İşverenin, HIV testini aldığı cevaba rağmen istemesi veya ortada hiçbir durum yokken sadece şüphelerine dayanarak HIV testi istemesi özel hayata aykırıdır. Bu istek, kişinin mahremiyet alanına bir tecavüz niteliği taşımaktadır. Mahremiyet alanı kişinin kendisinin verdiği bilgi sınırında kalmaktadır, fazlası Anayasa’nın özel hayatın korunmasına yönelik hüküm altına aldığı 20. Maddesine aykırılık taşımaktadır. Bu sebeple işverenin böyle bir testi isteme hakkı yoktur. İşçi, kendisinden bu testi isteyen işverene karşı ret cevabı verebilir. Ret cevabından ötürü iş akdi fesih edilirse, işçinin hukuki yola başvurma hakkı vardır.

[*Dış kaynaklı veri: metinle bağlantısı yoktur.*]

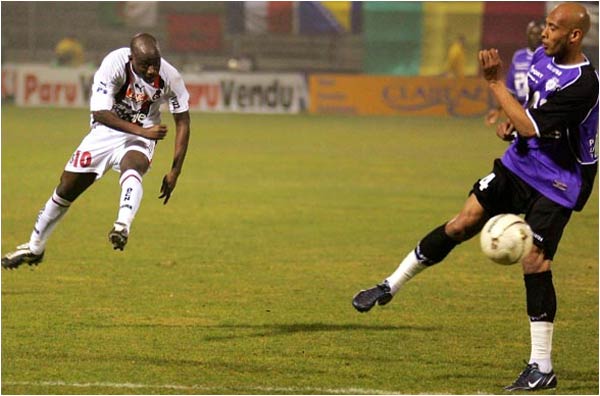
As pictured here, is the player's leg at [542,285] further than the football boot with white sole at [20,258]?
No

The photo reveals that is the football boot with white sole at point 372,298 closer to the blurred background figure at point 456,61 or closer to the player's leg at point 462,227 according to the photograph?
the player's leg at point 462,227

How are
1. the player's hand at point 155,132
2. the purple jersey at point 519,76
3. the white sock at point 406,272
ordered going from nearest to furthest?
the white sock at point 406,272, the player's hand at point 155,132, the purple jersey at point 519,76

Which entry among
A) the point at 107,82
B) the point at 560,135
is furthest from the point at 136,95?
the point at 560,135

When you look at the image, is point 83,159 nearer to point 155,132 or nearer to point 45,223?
point 45,223

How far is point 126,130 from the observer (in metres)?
10.4

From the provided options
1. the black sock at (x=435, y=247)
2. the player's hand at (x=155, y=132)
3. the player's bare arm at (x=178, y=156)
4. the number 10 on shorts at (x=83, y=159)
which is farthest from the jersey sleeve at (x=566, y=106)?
the number 10 on shorts at (x=83, y=159)

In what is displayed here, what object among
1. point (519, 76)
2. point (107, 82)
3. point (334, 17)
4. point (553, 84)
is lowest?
point (334, 17)

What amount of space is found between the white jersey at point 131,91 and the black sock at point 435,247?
8.07ft

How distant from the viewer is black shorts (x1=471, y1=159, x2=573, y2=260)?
9.07 m

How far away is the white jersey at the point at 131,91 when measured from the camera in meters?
10.6

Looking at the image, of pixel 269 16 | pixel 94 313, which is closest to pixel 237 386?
pixel 94 313

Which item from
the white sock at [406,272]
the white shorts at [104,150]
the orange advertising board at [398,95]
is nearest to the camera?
the white sock at [406,272]

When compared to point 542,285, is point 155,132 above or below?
above

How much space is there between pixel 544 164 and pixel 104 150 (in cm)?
399
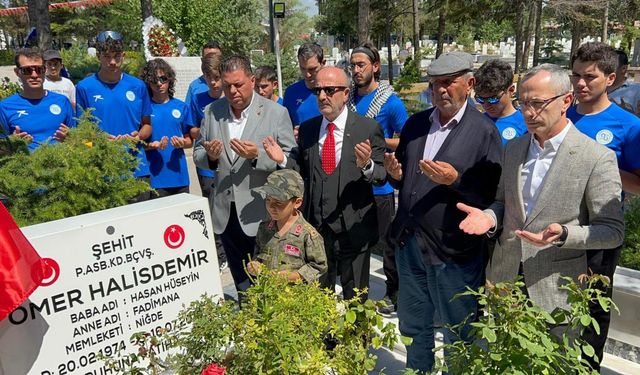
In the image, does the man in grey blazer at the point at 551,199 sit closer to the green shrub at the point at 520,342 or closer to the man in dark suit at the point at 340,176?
the green shrub at the point at 520,342

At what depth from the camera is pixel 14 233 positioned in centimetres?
215

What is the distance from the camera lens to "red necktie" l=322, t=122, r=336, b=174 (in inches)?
125

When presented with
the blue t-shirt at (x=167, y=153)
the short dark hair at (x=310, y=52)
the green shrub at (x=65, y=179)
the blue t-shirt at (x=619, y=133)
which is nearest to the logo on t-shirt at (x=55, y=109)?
the blue t-shirt at (x=167, y=153)

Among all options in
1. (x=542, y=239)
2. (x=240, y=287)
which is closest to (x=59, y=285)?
(x=240, y=287)

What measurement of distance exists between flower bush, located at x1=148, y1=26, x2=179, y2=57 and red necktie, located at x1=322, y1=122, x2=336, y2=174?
1072 centimetres

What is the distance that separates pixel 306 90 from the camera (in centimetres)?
458

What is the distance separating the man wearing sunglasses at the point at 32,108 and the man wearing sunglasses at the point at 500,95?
10.2 ft

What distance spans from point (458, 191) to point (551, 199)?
17.8 inches

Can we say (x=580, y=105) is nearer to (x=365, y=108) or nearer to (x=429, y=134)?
(x=429, y=134)

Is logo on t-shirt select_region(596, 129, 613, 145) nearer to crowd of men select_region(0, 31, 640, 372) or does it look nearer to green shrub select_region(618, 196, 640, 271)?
crowd of men select_region(0, 31, 640, 372)

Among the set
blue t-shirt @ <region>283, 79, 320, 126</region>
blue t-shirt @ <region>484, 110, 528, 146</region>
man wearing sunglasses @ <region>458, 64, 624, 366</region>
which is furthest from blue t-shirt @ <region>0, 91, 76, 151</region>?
man wearing sunglasses @ <region>458, 64, 624, 366</region>

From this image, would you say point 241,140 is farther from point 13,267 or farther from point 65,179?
point 13,267

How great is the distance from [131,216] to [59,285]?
1.47 feet

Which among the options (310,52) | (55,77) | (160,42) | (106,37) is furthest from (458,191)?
(160,42)
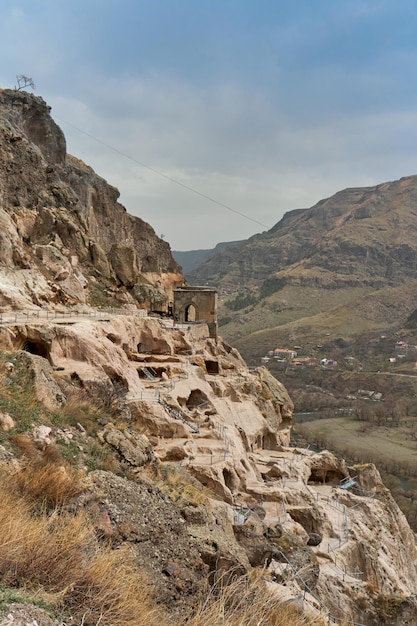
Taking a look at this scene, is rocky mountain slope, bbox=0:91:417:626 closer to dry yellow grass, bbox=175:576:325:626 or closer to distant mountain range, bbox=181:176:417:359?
dry yellow grass, bbox=175:576:325:626

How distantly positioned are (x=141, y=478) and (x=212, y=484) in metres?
4.58

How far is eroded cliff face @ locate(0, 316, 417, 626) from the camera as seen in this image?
18.0ft

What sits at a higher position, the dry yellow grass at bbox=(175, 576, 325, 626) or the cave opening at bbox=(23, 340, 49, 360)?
the cave opening at bbox=(23, 340, 49, 360)

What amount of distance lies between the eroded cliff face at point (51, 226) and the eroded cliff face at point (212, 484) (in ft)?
15.2

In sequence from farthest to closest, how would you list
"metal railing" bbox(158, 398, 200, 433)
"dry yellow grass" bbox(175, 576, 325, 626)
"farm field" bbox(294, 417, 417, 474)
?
"farm field" bbox(294, 417, 417, 474) < "metal railing" bbox(158, 398, 200, 433) < "dry yellow grass" bbox(175, 576, 325, 626)

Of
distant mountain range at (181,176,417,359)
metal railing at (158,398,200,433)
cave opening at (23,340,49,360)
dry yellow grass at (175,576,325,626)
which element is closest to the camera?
dry yellow grass at (175,576,325,626)

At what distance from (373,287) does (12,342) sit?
584 feet

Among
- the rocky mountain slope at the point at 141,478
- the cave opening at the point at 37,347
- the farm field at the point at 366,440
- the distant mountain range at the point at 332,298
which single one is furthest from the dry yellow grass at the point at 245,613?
the distant mountain range at the point at 332,298

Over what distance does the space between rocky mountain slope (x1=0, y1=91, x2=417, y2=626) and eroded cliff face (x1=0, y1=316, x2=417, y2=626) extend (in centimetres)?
4

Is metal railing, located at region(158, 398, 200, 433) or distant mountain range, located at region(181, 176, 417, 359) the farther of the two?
distant mountain range, located at region(181, 176, 417, 359)

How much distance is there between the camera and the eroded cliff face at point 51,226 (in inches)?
758

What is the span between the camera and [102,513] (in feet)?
16.4

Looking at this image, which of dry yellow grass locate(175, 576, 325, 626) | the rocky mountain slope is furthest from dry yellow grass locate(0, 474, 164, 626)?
dry yellow grass locate(175, 576, 325, 626)

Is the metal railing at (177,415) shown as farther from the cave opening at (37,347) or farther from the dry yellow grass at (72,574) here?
the dry yellow grass at (72,574)
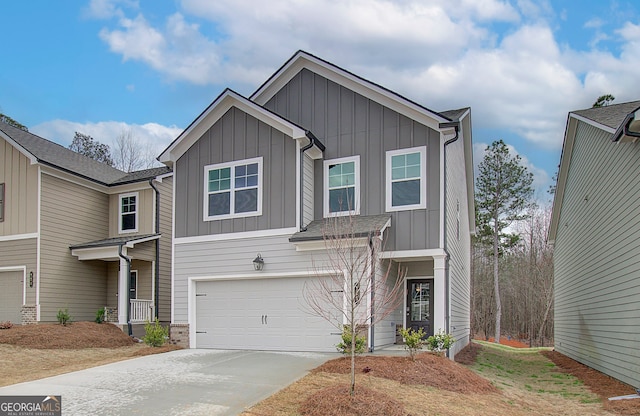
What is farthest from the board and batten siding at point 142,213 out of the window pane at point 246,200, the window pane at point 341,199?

HIV/ AIDS hastalığına yakalandığı anlaşılan işçinin iş sözleşmesinin işveren tarafından feshedilmesi durumu söz konusu mu?

Bu soru; işçinin AIDS hastalığına kendi kusuru ile yakalanıp yakalanmadığına bakılarak cevaplanabilir. Ancak işverenin buna dayanarak yaptığı fesih haklı değil geçerli fesih sebebidir.

● İş Kanunu m.17/I a da düzenlenen işçinin kusurlu davranışları işçinin kastı, derli toplu olmayan yaşayışı ve içkiye düşkünlüğü olarak düzenlenmiştir. Örneğin işçi HIV veya AIDS hastası olan bir uyuşturucu bağımlısının kullandığı şırıngayla, uyuşturucu alan bir başka bağımlı virüsü alabilir. Ya da işçi cinsel ilişki kurduğu insanlara dikkat etmez ve bu ihmali neticesinde virüsün kendisine bulaşmasına neden olabilir. Bu durum işçi tarafından hem kasten meydana getirme hem de kanunda belirtilen şekilde işe devam etmemiş olması şartı aranmaktadır. Bu da ardı ardına üç işgünü veya bir ayda beş işgününden fazla bir süreye tekabül eden devamsızlık şeklidir.

● İşçi bütün özen ve dikkatine rağmen, kusuru olmaksızın da AIDS hastalığına yakalanmış olabilir. Kendisine kan verilmesi veya organ nakli yapılması zorunlu olan durumlarda, verilen kanın veya organın gerekli inceleme ve araştırmaların yapılmaması ya da gerektiği gibi yapılmaması nedeniyle, AIDS taşıyıcısı veya hastası olan bir kimsenin kanının verilmesi ya da organın nakledilmesi neticesinde, hiçbir kusuru olmaksızın virüsün kendisine bulaştırılması söz konusu olabilir. AIDS’e yakalanmada kusuru bulunmayan ve devamsızlığı hizmet süresine göre bildirim süresini aşmayan işçinin sözleşmesi, sadece hastalığın bulaşıcı olmasına dayanarak feshedilmemelidir.

İş akdi haklı bir nedene dayandırılmadan, yani sırf AIDS olduğu için iş akdi fesih edilen işçi hak kazandığı tazminatlar neticesinde iş mahkemelerinde işçilik alacaklarına ilişkin dava açabilir. İşçilik alacaklarının içerisinde, iş akdi feshinin AIDS’ten kaynaklanan ayrımcılığa dayandığını da ispatlayabilirse ayrımcılık tazminatına da hak kazanabilir.